Libby e Elroy sorriram um para o outro. Os livros não serviriam como um obstáculo entre ambos como temera o príncipe. Na verdade, tinham sido os livros a aproximá-los. Mas para os juntar talvez fosse preciso um pouco mais do que uma biblioteca recheada e um futuro monarca bem-intencionado.
Sentados nos cadeirões junto a uma das janelas da biblioteca, Liberty e Elroy seguravam cada um o seu livro. A conselho do príncipe, a jovem mergulhava na intensidade dramática da maior tragédia de amor existente na literatura clássica. Já o seu companheiro de leitura nem olhava para as letras abandonadas nas páginas que segurava. Os seus olhos azuis enublados decoravam cada pequeno gesto da jovem ao seu lado. A forma como ela mordia o lábio inferior quando o autor a apanhava de surpresa, a forma como debruçava o seu corpo para a frente sempre que o clima dramático atingia o seu auge, a forma como as suas mãos se agarravam firmemente ao livro aberto sempre que se deparava com uma pista de que as coisas não acabariam da melhor forma para os dois apaixonados, ou até a forma subtil como a sua perna esquerda tremia sempre que Romeu e Julieta se encontravam. Claro que Elroy não sabia que eram esses os motivos inerentes a cada um dos gestos, mas isso só o deixava ainda mais intrigado.
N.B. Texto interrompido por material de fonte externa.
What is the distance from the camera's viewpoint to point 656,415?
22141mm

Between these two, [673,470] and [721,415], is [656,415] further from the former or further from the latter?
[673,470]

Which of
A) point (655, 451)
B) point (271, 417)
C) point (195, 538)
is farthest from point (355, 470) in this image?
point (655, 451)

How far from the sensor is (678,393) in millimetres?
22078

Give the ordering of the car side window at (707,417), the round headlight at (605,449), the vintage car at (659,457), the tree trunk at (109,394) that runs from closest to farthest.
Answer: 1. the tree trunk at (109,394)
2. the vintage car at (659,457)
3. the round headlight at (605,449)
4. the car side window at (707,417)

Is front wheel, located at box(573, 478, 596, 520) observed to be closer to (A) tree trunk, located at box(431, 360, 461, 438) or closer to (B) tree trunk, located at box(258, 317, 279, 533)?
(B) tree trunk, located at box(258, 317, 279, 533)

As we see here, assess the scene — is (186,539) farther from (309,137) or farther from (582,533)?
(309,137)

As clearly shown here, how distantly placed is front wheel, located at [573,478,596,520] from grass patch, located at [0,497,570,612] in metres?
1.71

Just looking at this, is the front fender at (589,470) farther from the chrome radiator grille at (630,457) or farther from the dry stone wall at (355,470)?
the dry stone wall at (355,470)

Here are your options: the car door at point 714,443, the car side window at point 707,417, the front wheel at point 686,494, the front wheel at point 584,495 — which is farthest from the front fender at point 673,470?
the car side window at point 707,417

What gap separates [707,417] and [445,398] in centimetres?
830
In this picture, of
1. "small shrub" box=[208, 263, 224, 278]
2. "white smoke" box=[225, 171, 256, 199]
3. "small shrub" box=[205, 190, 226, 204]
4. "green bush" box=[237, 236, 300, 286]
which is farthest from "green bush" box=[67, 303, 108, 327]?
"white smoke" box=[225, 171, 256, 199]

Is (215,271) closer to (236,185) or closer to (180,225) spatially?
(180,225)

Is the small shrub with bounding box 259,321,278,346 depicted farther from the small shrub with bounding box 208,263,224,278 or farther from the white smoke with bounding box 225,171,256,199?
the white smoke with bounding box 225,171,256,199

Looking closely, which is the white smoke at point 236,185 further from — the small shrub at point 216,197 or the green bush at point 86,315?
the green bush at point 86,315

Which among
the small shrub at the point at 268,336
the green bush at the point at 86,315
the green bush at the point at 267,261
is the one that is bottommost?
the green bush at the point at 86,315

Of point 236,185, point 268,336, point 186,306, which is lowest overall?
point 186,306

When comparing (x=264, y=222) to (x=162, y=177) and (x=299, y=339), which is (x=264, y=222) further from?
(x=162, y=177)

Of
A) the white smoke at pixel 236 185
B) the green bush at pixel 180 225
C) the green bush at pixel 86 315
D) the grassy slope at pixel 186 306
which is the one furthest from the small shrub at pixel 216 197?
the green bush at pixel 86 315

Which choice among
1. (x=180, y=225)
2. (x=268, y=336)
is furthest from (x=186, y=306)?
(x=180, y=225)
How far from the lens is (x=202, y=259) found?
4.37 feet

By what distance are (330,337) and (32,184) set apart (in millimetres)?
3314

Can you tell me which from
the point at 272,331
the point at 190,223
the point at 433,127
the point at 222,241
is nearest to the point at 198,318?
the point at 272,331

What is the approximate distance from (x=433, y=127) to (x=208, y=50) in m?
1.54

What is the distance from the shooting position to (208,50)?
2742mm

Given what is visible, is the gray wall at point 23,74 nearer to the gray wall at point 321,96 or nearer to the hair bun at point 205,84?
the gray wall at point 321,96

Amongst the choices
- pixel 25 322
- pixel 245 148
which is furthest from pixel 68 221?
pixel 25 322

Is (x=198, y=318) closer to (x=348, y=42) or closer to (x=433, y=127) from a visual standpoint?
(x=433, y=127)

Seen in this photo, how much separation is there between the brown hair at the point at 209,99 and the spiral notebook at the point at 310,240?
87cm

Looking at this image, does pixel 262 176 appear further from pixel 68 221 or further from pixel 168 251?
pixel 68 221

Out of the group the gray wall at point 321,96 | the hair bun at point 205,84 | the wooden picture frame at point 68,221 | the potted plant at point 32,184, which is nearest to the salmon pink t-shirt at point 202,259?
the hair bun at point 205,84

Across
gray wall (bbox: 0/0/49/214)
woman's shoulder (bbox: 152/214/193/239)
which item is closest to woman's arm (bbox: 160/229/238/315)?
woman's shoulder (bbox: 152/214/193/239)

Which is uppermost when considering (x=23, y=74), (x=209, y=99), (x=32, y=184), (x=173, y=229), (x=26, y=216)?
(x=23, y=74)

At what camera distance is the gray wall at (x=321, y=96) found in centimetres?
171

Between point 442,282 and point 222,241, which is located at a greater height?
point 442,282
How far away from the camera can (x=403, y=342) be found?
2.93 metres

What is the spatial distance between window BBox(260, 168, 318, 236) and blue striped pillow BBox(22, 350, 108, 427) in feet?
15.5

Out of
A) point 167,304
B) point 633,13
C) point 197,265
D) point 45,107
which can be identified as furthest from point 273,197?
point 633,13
Ao terminar a leitura do ato II da obra, Liberty olhou finalmente para o lado, flagrando o futuro monarca a espiá-la.
− O que se passa? – quis saber a jovem.
− Nada – respondeu apressadamente o príncipe. O seu rosto voltou-se para a paisagem que se estendia à frente dos dois.
Libby continuou a fitá-lo, sem conseguir perceber a sua reação. Há quanto tempo estaria ele a olhar?, pensou a rapariga, intrigada com aquela situação.
− Talvez devêssemos ir almoçar – avisou Elroy depois de consultar as horas no relógio de parede. – Já deve estar com fome.
O estômago da selecionada roncou em resposta e o seu rosto enrubesceu.
− Bem que me parecia. – O príncipe sorriu. – Vamos, então.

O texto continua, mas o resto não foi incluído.